In Oregon's Willamette River Basin (Basin), methylmercury levels in fish triggered health advisories and required development of a mercury Total Maximum Daily Load (TMDL) for the Willamette River. A seasonally-responsive dynamic systems model is used to identify the principal sources of natural and anthropogenic mercury, the relative contributions of these sources to the river, the impact of hypothetical reductions in specific natural and anthropogenic sources on mercury levels in surface water, sediment, and fish tissue, and the degree to which any such changes would be clearly discernible to environmental managers and Basin stakeholders. Two scenarios are modeled: “PRES”, which considered all currently known natural and anthropogenic mercury sources and “LEEM”, which (hypothetically) eliminated all local, but not global, anthropogenic sources and greatly lowered native soil erosion rates.
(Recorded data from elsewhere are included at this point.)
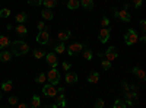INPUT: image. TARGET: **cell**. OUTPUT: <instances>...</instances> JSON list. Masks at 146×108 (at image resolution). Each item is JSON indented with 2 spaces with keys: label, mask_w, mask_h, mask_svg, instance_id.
<instances>
[{
  "label": "cell",
  "mask_w": 146,
  "mask_h": 108,
  "mask_svg": "<svg viewBox=\"0 0 146 108\" xmlns=\"http://www.w3.org/2000/svg\"><path fill=\"white\" fill-rule=\"evenodd\" d=\"M10 45H12V56H25L31 50L29 45L25 41H22V40H18L15 42H10Z\"/></svg>",
  "instance_id": "6da1fadb"
},
{
  "label": "cell",
  "mask_w": 146,
  "mask_h": 108,
  "mask_svg": "<svg viewBox=\"0 0 146 108\" xmlns=\"http://www.w3.org/2000/svg\"><path fill=\"white\" fill-rule=\"evenodd\" d=\"M124 41H126V45H133V44H136L137 41H139V38H137V34H136V31L133 29V28H129L127 29V32L124 34Z\"/></svg>",
  "instance_id": "7a4b0ae2"
},
{
  "label": "cell",
  "mask_w": 146,
  "mask_h": 108,
  "mask_svg": "<svg viewBox=\"0 0 146 108\" xmlns=\"http://www.w3.org/2000/svg\"><path fill=\"white\" fill-rule=\"evenodd\" d=\"M47 79H48V82H50L51 85L57 86L58 82H60V73H58V70L56 67H51V70L48 72V75H47Z\"/></svg>",
  "instance_id": "3957f363"
},
{
  "label": "cell",
  "mask_w": 146,
  "mask_h": 108,
  "mask_svg": "<svg viewBox=\"0 0 146 108\" xmlns=\"http://www.w3.org/2000/svg\"><path fill=\"white\" fill-rule=\"evenodd\" d=\"M113 13H114L115 18H118L120 21H123V22H130V19H131V15L127 12V9L117 10L115 7H113Z\"/></svg>",
  "instance_id": "277c9868"
},
{
  "label": "cell",
  "mask_w": 146,
  "mask_h": 108,
  "mask_svg": "<svg viewBox=\"0 0 146 108\" xmlns=\"http://www.w3.org/2000/svg\"><path fill=\"white\" fill-rule=\"evenodd\" d=\"M83 48H85V44H82V42H73V44H70L67 47V54L69 56H75L79 51H82Z\"/></svg>",
  "instance_id": "5b68a950"
},
{
  "label": "cell",
  "mask_w": 146,
  "mask_h": 108,
  "mask_svg": "<svg viewBox=\"0 0 146 108\" xmlns=\"http://www.w3.org/2000/svg\"><path fill=\"white\" fill-rule=\"evenodd\" d=\"M42 93L45 95V97H56L58 92H57V88H56L54 85H51V83L45 85V83H44V86H42Z\"/></svg>",
  "instance_id": "8992f818"
},
{
  "label": "cell",
  "mask_w": 146,
  "mask_h": 108,
  "mask_svg": "<svg viewBox=\"0 0 146 108\" xmlns=\"http://www.w3.org/2000/svg\"><path fill=\"white\" fill-rule=\"evenodd\" d=\"M104 57H105L107 60H110V62L115 60V58L118 57V51H117V48H115L114 45L108 47V50H107V51H104Z\"/></svg>",
  "instance_id": "52a82bcc"
},
{
  "label": "cell",
  "mask_w": 146,
  "mask_h": 108,
  "mask_svg": "<svg viewBox=\"0 0 146 108\" xmlns=\"http://www.w3.org/2000/svg\"><path fill=\"white\" fill-rule=\"evenodd\" d=\"M110 35H111V31H110V28H108V27H104V28L100 31V35H98L100 42L105 44V42L110 40Z\"/></svg>",
  "instance_id": "ba28073f"
},
{
  "label": "cell",
  "mask_w": 146,
  "mask_h": 108,
  "mask_svg": "<svg viewBox=\"0 0 146 108\" xmlns=\"http://www.w3.org/2000/svg\"><path fill=\"white\" fill-rule=\"evenodd\" d=\"M66 97L63 95V92H58L57 95H56V102L51 105L53 108H58V107H66Z\"/></svg>",
  "instance_id": "9c48e42d"
},
{
  "label": "cell",
  "mask_w": 146,
  "mask_h": 108,
  "mask_svg": "<svg viewBox=\"0 0 146 108\" xmlns=\"http://www.w3.org/2000/svg\"><path fill=\"white\" fill-rule=\"evenodd\" d=\"M36 41L40 44H48V41H50V34H48V31L47 29L40 31L38 35H36Z\"/></svg>",
  "instance_id": "30bf717a"
},
{
  "label": "cell",
  "mask_w": 146,
  "mask_h": 108,
  "mask_svg": "<svg viewBox=\"0 0 146 108\" xmlns=\"http://www.w3.org/2000/svg\"><path fill=\"white\" fill-rule=\"evenodd\" d=\"M45 60H47V63L50 64L51 67H57V64H58V60L56 57V53H47L45 54Z\"/></svg>",
  "instance_id": "8fae6325"
},
{
  "label": "cell",
  "mask_w": 146,
  "mask_h": 108,
  "mask_svg": "<svg viewBox=\"0 0 146 108\" xmlns=\"http://www.w3.org/2000/svg\"><path fill=\"white\" fill-rule=\"evenodd\" d=\"M64 80H66V83H70V85H73V83L78 82V75L73 73V72H69V70H67V73H66V76H64Z\"/></svg>",
  "instance_id": "7c38bea8"
},
{
  "label": "cell",
  "mask_w": 146,
  "mask_h": 108,
  "mask_svg": "<svg viewBox=\"0 0 146 108\" xmlns=\"http://www.w3.org/2000/svg\"><path fill=\"white\" fill-rule=\"evenodd\" d=\"M9 45H10V40L5 35H0V50H6Z\"/></svg>",
  "instance_id": "4fadbf2b"
},
{
  "label": "cell",
  "mask_w": 146,
  "mask_h": 108,
  "mask_svg": "<svg viewBox=\"0 0 146 108\" xmlns=\"http://www.w3.org/2000/svg\"><path fill=\"white\" fill-rule=\"evenodd\" d=\"M41 16H42V18H44L45 21H51V19L54 18V15H53L51 9H48V7L42 9V12H41Z\"/></svg>",
  "instance_id": "5bb4252c"
},
{
  "label": "cell",
  "mask_w": 146,
  "mask_h": 108,
  "mask_svg": "<svg viewBox=\"0 0 146 108\" xmlns=\"http://www.w3.org/2000/svg\"><path fill=\"white\" fill-rule=\"evenodd\" d=\"M72 37V32L70 31H62V32H58V35H57V40L58 41H66V40H69Z\"/></svg>",
  "instance_id": "9a60e30c"
},
{
  "label": "cell",
  "mask_w": 146,
  "mask_h": 108,
  "mask_svg": "<svg viewBox=\"0 0 146 108\" xmlns=\"http://www.w3.org/2000/svg\"><path fill=\"white\" fill-rule=\"evenodd\" d=\"M16 34L19 35V37H25V35L28 34V28L23 25V23H19V25L16 27Z\"/></svg>",
  "instance_id": "2e32d148"
},
{
  "label": "cell",
  "mask_w": 146,
  "mask_h": 108,
  "mask_svg": "<svg viewBox=\"0 0 146 108\" xmlns=\"http://www.w3.org/2000/svg\"><path fill=\"white\" fill-rule=\"evenodd\" d=\"M80 6L85 10H92L94 9V0H80Z\"/></svg>",
  "instance_id": "e0dca14e"
},
{
  "label": "cell",
  "mask_w": 146,
  "mask_h": 108,
  "mask_svg": "<svg viewBox=\"0 0 146 108\" xmlns=\"http://www.w3.org/2000/svg\"><path fill=\"white\" fill-rule=\"evenodd\" d=\"M80 6V0H69L67 2V9L69 10H75Z\"/></svg>",
  "instance_id": "ac0fdd59"
},
{
  "label": "cell",
  "mask_w": 146,
  "mask_h": 108,
  "mask_svg": "<svg viewBox=\"0 0 146 108\" xmlns=\"http://www.w3.org/2000/svg\"><path fill=\"white\" fill-rule=\"evenodd\" d=\"M31 107H34V108L41 107V98L38 97V95H32V98H31Z\"/></svg>",
  "instance_id": "d6986e66"
},
{
  "label": "cell",
  "mask_w": 146,
  "mask_h": 108,
  "mask_svg": "<svg viewBox=\"0 0 146 108\" xmlns=\"http://www.w3.org/2000/svg\"><path fill=\"white\" fill-rule=\"evenodd\" d=\"M54 51H56L57 54H63V53L66 51V45H64V42H63V41H58V44L54 47Z\"/></svg>",
  "instance_id": "ffe728a7"
},
{
  "label": "cell",
  "mask_w": 146,
  "mask_h": 108,
  "mask_svg": "<svg viewBox=\"0 0 146 108\" xmlns=\"http://www.w3.org/2000/svg\"><path fill=\"white\" fill-rule=\"evenodd\" d=\"M131 72H133V73H135V75H137V76H139V79H142V80H145V79H146V76H145V72H143V70H142L140 67L135 66V67L131 69Z\"/></svg>",
  "instance_id": "44dd1931"
},
{
  "label": "cell",
  "mask_w": 146,
  "mask_h": 108,
  "mask_svg": "<svg viewBox=\"0 0 146 108\" xmlns=\"http://www.w3.org/2000/svg\"><path fill=\"white\" fill-rule=\"evenodd\" d=\"M98 80H100V73L98 72H92V73L88 76V82L89 83H98Z\"/></svg>",
  "instance_id": "7402d4cb"
},
{
  "label": "cell",
  "mask_w": 146,
  "mask_h": 108,
  "mask_svg": "<svg viewBox=\"0 0 146 108\" xmlns=\"http://www.w3.org/2000/svg\"><path fill=\"white\" fill-rule=\"evenodd\" d=\"M12 53L10 51H0V62H10Z\"/></svg>",
  "instance_id": "603a6c76"
},
{
  "label": "cell",
  "mask_w": 146,
  "mask_h": 108,
  "mask_svg": "<svg viewBox=\"0 0 146 108\" xmlns=\"http://www.w3.org/2000/svg\"><path fill=\"white\" fill-rule=\"evenodd\" d=\"M42 5L45 7H48V9H53L57 5V0H42Z\"/></svg>",
  "instance_id": "cb8c5ba5"
},
{
  "label": "cell",
  "mask_w": 146,
  "mask_h": 108,
  "mask_svg": "<svg viewBox=\"0 0 146 108\" xmlns=\"http://www.w3.org/2000/svg\"><path fill=\"white\" fill-rule=\"evenodd\" d=\"M12 89V80H5L2 83V91L3 92H9Z\"/></svg>",
  "instance_id": "d4e9b609"
},
{
  "label": "cell",
  "mask_w": 146,
  "mask_h": 108,
  "mask_svg": "<svg viewBox=\"0 0 146 108\" xmlns=\"http://www.w3.org/2000/svg\"><path fill=\"white\" fill-rule=\"evenodd\" d=\"M82 53H83V58H85V60H92L94 54H92V51H91L89 48H83Z\"/></svg>",
  "instance_id": "484cf974"
},
{
  "label": "cell",
  "mask_w": 146,
  "mask_h": 108,
  "mask_svg": "<svg viewBox=\"0 0 146 108\" xmlns=\"http://www.w3.org/2000/svg\"><path fill=\"white\" fill-rule=\"evenodd\" d=\"M124 93H126V99H136V98H137V92H136V91H133V92L126 91Z\"/></svg>",
  "instance_id": "4316f807"
},
{
  "label": "cell",
  "mask_w": 146,
  "mask_h": 108,
  "mask_svg": "<svg viewBox=\"0 0 146 108\" xmlns=\"http://www.w3.org/2000/svg\"><path fill=\"white\" fill-rule=\"evenodd\" d=\"M45 80H47V76H45L44 73L36 75V78H35V82H36V83H45Z\"/></svg>",
  "instance_id": "83f0119b"
},
{
  "label": "cell",
  "mask_w": 146,
  "mask_h": 108,
  "mask_svg": "<svg viewBox=\"0 0 146 108\" xmlns=\"http://www.w3.org/2000/svg\"><path fill=\"white\" fill-rule=\"evenodd\" d=\"M113 107L114 108H126V102H123L121 99H115L113 102Z\"/></svg>",
  "instance_id": "f1b7e54d"
},
{
  "label": "cell",
  "mask_w": 146,
  "mask_h": 108,
  "mask_svg": "<svg viewBox=\"0 0 146 108\" xmlns=\"http://www.w3.org/2000/svg\"><path fill=\"white\" fill-rule=\"evenodd\" d=\"M25 21H27V13H23V12L16 16V22L18 23H25Z\"/></svg>",
  "instance_id": "f546056e"
},
{
  "label": "cell",
  "mask_w": 146,
  "mask_h": 108,
  "mask_svg": "<svg viewBox=\"0 0 146 108\" xmlns=\"http://www.w3.org/2000/svg\"><path fill=\"white\" fill-rule=\"evenodd\" d=\"M101 66H102L104 70H110V69H111V62L105 58V60H102V62H101Z\"/></svg>",
  "instance_id": "4dcf8cb0"
},
{
  "label": "cell",
  "mask_w": 146,
  "mask_h": 108,
  "mask_svg": "<svg viewBox=\"0 0 146 108\" xmlns=\"http://www.w3.org/2000/svg\"><path fill=\"white\" fill-rule=\"evenodd\" d=\"M32 53H34V57H35V58H38V60H40V58H42V57L45 56L42 50H34Z\"/></svg>",
  "instance_id": "1f68e13d"
},
{
  "label": "cell",
  "mask_w": 146,
  "mask_h": 108,
  "mask_svg": "<svg viewBox=\"0 0 146 108\" xmlns=\"http://www.w3.org/2000/svg\"><path fill=\"white\" fill-rule=\"evenodd\" d=\"M0 16L2 18H9L10 16V9H2L0 10Z\"/></svg>",
  "instance_id": "d6a6232c"
},
{
  "label": "cell",
  "mask_w": 146,
  "mask_h": 108,
  "mask_svg": "<svg viewBox=\"0 0 146 108\" xmlns=\"http://www.w3.org/2000/svg\"><path fill=\"white\" fill-rule=\"evenodd\" d=\"M28 3L31 6H41L42 5V0H28Z\"/></svg>",
  "instance_id": "836d02e7"
},
{
  "label": "cell",
  "mask_w": 146,
  "mask_h": 108,
  "mask_svg": "<svg viewBox=\"0 0 146 108\" xmlns=\"http://www.w3.org/2000/svg\"><path fill=\"white\" fill-rule=\"evenodd\" d=\"M143 2H145V0H133V6H135L136 9H140Z\"/></svg>",
  "instance_id": "e575fe53"
},
{
  "label": "cell",
  "mask_w": 146,
  "mask_h": 108,
  "mask_svg": "<svg viewBox=\"0 0 146 108\" xmlns=\"http://www.w3.org/2000/svg\"><path fill=\"white\" fill-rule=\"evenodd\" d=\"M19 101H18V97H10L9 98V105H16Z\"/></svg>",
  "instance_id": "d590c367"
},
{
  "label": "cell",
  "mask_w": 146,
  "mask_h": 108,
  "mask_svg": "<svg viewBox=\"0 0 146 108\" xmlns=\"http://www.w3.org/2000/svg\"><path fill=\"white\" fill-rule=\"evenodd\" d=\"M36 28H38L40 31H44V29H47V31H48V27H45V25H44V22H42V21H41V22H38Z\"/></svg>",
  "instance_id": "8d00e7d4"
},
{
  "label": "cell",
  "mask_w": 146,
  "mask_h": 108,
  "mask_svg": "<svg viewBox=\"0 0 146 108\" xmlns=\"http://www.w3.org/2000/svg\"><path fill=\"white\" fill-rule=\"evenodd\" d=\"M101 25H102V27H108V25H110V19L104 16V18L101 19Z\"/></svg>",
  "instance_id": "74e56055"
},
{
  "label": "cell",
  "mask_w": 146,
  "mask_h": 108,
  "mask_svg": "<svg viewBox=\"0 0 146 108\" xmlns=\"http://www.w3.org/2000/svg\"><path fill=\"white\" fill-rule=\"evenodd\" d=\"M104 105H105V102H104L102 99H98V101L95 102V107H96V108H102Z\"/></svg>",
  "instance_id": "f35d334b"
},
{
  "label": "cell",
  "mask_w": 146,
  "mask_h": 108,
  "mask_svg": "<svg viewBox=\"0 0 146 108\" xmlns=\"http://www.w3.org/2000/svg\"><path fill=\"white\" fill-rule=\"evenodd\" d=\"M139 25H140V29H142V31H146V21H145V19H142V21H140Z\"/></svg>",
  "instance_id": "ab89813d"
},
{
  "label": "cell",
  "mask_w": 146,
  "mask_h": 108,
  "mask_svg": "<svg viewBox=\"0 0 146 108\" xmlns=\"http://www.w3.org/2000/svg\"><path fill=\"white\" fill-rule=\"evenodd\" d=\"M70 67H72V64H70V63H67V62H64V63H63V69H64L66 72H67V70H70Z\"/></svg>",
  "instance_id": "60d3db41"
},
{
  "label": "cell",
  "mask_w": 146,
  "mask_h": 108,
  "mask_svg": "<svg viewBox=\"0 0 146 108\" xmlns=\"http://www.w3.org/2000/svg\"><path fill=\"white\" fill-rule=\"evenodd\" d=\"M16 105H18V107H19V108H27V107H28V105H27V104H25V102H18V104H16Z\"/></svg>",
  "instance_id": "b9f144b4"
},
{
  "label": "cell",
  "mask_w": 146,
  "mask_h": 108,
  "mask_svg": "<svg viewBox=\"0 0 146 108\" xmlns=\"http://www.w3.org/2000/svg\"><path fill=\"white\" fill-rule=\"evenodd\" d=\"M126 105H129V107H133V105H135V102H133L131 99H126Z\"/></svg>",
  "instance_id": "7bdbcfd3"
},
{
  "label": "cell",
  "mask_w": 146,
  "mask_h": 108,
  "mask_svg": "<svg viewBox=\"0 0 146 108\" xmlns=\"http://www.w3.org/2000/svg\"><path fill=\"white\" fill-rule=\"evenodd\" d=\"M123 89H124V92H126V91H129V85H127L126 82H123Z\"/></svg>",
  "instance_id": "ee69618b"
},
{
  "label": "cell",
  "mask_w": 146,
  "mask_h": 108,
  "mask_svg": "<svg viewBox=\"0 0 146 108\" xmlns=\"http://www.w3.org/2000/svg\"><path fill=\"white\" fill-rule=\"evenodd\" d=\"M129 89H131V91H137V86H136V85H130Z\"/></svg>",
  "instance_id": "f6af8a7d"
},
{
  "label": "cell",
  "mask_w": 146,
  "mask_h": 108,
  "mask_svg": "<svg viewBox=\"0 0 146 108\" xmlns=\"http://www.w3.org/2000/svg\"><path fill=\"white\" fill-rule=\"evenodd\" d=\"M139 41H140V42H145V41H146V37H145V35H142V37L139 38Z\"/></svg>",
  "instance_id": "bcb514c9"
},
{
  "label": "cell",
  "mask_w": 146,
  "mask_h": 108,
  "mask_svg": "<svg viewBox=\"0 0 146 108\" xmlns=\"http://www.w3.org/2000/svg\"><path fill=\"white\" fill-rule=\"evenodd\" d=\"M12 28H13V27H12V25H10V23H9V25H6V29H7V31H10Z\"/></svg>",
  "instance_id": "7dc6e473"
},
{
  "label": "cell",
  "mask_w": 146,
  "mask_h": 108,
  "mask_svg": "<svg viewBox=\"0 0 146 108\" xmlns=\"http://www.w3.org/2000/svg\"><path fill=\"white\" fill-rule=\"evenodd\" d=\"M129 6H130L129 3H124V5H123V9H129Z\"/></svg>",
  "instance_id": "c3c4849f"
},
{
  "label": "cell",
  "mask_w": 146,
  "mask_h": 108,
  "mask_svg": "<svg viewBox=\"0 0 146 108\" xmlns=\"http://www.w3.org/2000/svg\"><path fill=\"white\" fill-rule=\"evenodd\" d=\"M0 98H2V92H0Z\"/></svg>",
  "instance_id": "681fc988"
}]
</instances>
Elimination of local air emissions reduces runoff of air-deposited mercury by ≈34% and advection from the Basin by ≈12%, while lowering erosion rates reduces particulate runoff by ≈57%, deposition from the water column to surficial sediment by ≈33%, and fluvial load by ≈24%; for a net reduction of 25.6% in the total mercury load to the river. Such hypothetical reductions bring methylmercury concentrations in predatory fish to levels that would allow restoration of fish consumption as a beneficial use. However, several factors, primarily technical feasibility and global sources, may impede attempts to attain this beneficial use. Actualizing the hypothetical 100% elimination of local anthropogenic sources and a > 50% reduction in erosion could pose significant technical challenges. Because local anthropogenic emissions make relatively smaller contributions to the Basin than do persistent global sources (sources over which there is little, if any, possibility of local control), localized environmental management actions alone may not be adequate to address mercury impacts within the Basin.